What constitutes 'gluten-free'? FDA finally weighs in

Food manufacturers have one year to meet the new standards

FDA has released formal standards for "gluten-free" foods that health officials say will reduce uncertainty for millions of U.S. residents with celiac disease—nearly a decade after Congress requested them.

When consumed by an individual with the autoimmune disease, gluten can trigger the development of antibodies that deplete the lining of the small intestine, which can lead to a variety of health problems. In 2004, Congress passed the Food Allergen Labeling and Consumer Protection Act, which required FDA to develop a uniform definition for companies wishing to label their products as gluten-free.

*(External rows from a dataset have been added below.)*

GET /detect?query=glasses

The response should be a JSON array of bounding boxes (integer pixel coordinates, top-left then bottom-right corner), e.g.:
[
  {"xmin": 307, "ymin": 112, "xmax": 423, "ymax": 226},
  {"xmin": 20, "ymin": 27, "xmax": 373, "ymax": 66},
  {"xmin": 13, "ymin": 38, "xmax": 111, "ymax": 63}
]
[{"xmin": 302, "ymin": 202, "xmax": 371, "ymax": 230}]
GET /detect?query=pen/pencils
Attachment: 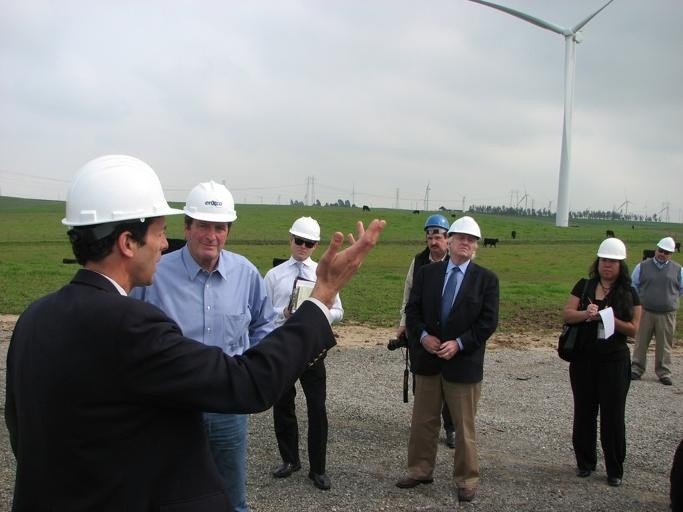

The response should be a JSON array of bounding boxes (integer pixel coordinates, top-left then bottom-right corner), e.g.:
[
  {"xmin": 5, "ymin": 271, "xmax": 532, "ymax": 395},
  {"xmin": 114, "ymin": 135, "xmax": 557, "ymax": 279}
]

The final rule on the standards comes five years after the deadline set by lawmakers. In 2007, FDA released a proposed rule defining gluten-free products but continued examining the issue. In 2011, the agency requested a second round of public comments before submitting its proposal for the final rule to the White House earlier this year.

Under the new rule, any product labeled as gluten-free must contain less than 20 parts per million of gluten, a protein found in wheat, barley, and rye that can cause nutritional deficiencies in patients with celiac disease.

The rule also requires foods labeled "free of gluten," "without gluten" and "no gluten" to meet the standard. Food manufacturers have one year to comply with the rule (Abutaleb, Reuters, 8/2; Tavernise, New York Times, 8/2; Dennis, Washington Post, 8/2).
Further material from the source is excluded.